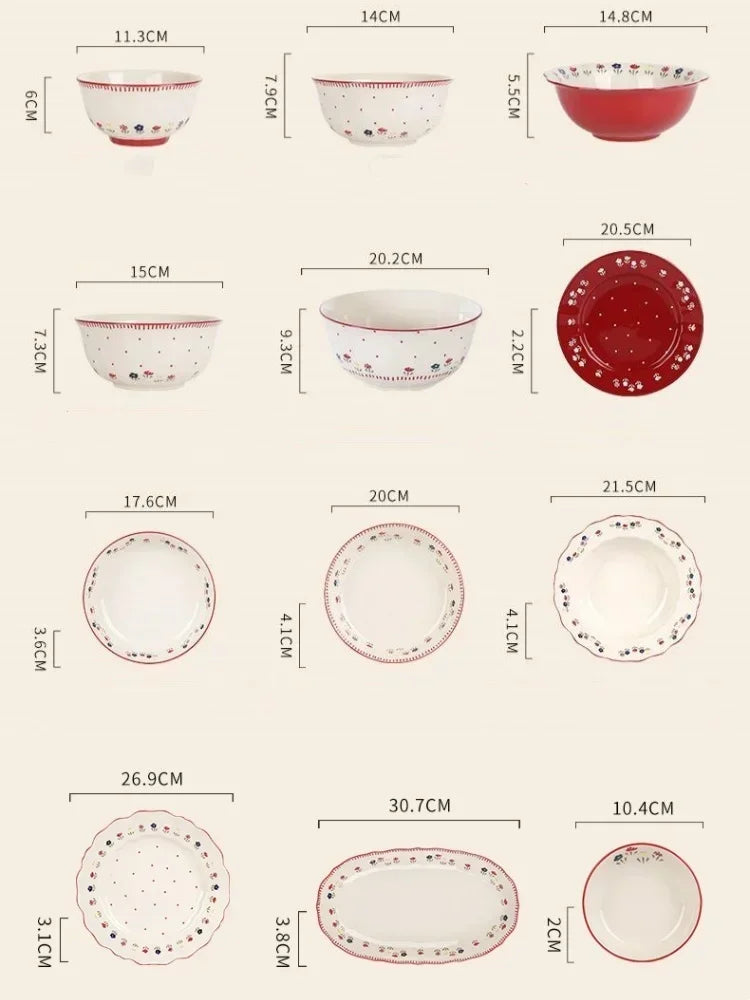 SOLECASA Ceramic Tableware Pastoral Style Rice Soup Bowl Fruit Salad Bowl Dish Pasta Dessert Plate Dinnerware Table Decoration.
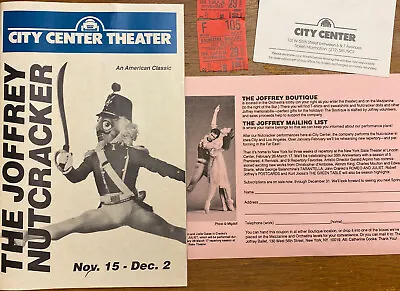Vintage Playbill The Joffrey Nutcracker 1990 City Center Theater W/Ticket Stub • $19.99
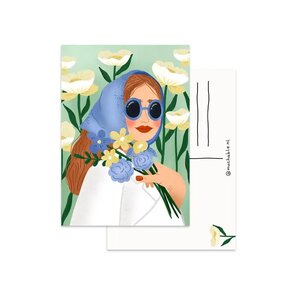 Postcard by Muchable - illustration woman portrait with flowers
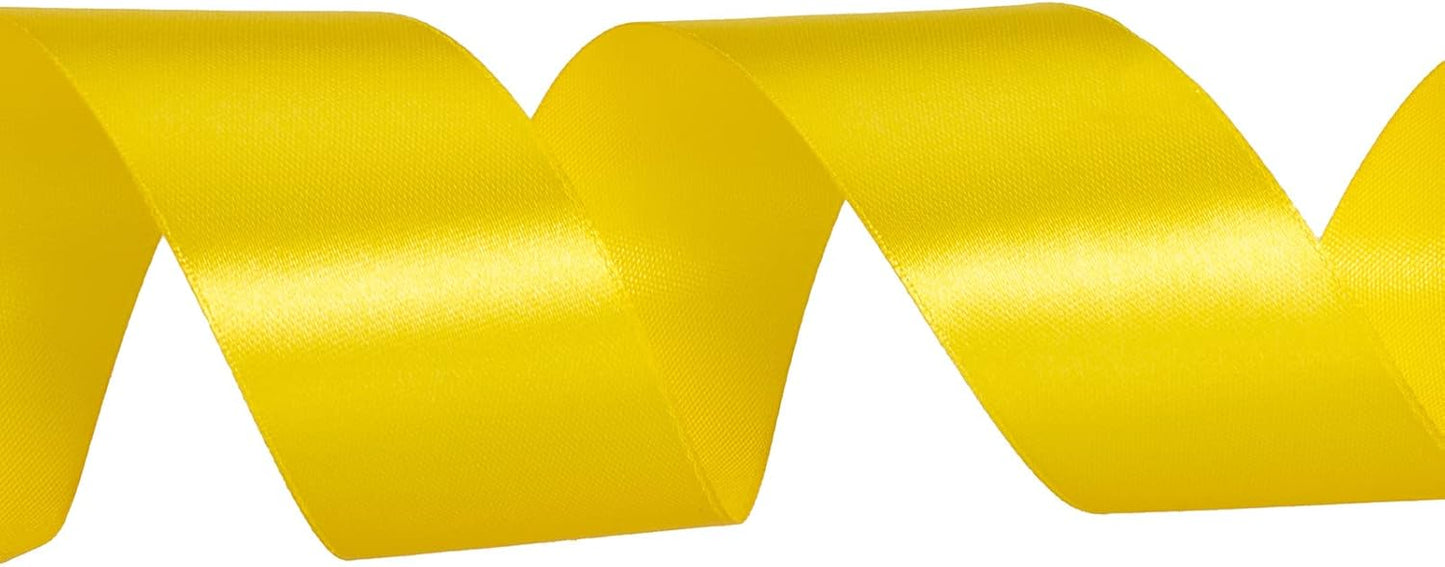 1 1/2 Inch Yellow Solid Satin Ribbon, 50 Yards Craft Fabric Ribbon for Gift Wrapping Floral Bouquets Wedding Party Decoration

## [Exercise directions]
Begin with the line that contains "Postcard by Muchable" and repeat every line through the end of the data, exactly and only those lines, leaving out the pictures.

## [Output of the exercise]
 Postcard by Muchable - illustration woman portrait with flowers
 1 1/2 Inch Yellow Solid Satin Ribbon, 50 Yards Craft Fabric Ribbon for Gift Wrapping Floral Bouquets Wedding Party Decoration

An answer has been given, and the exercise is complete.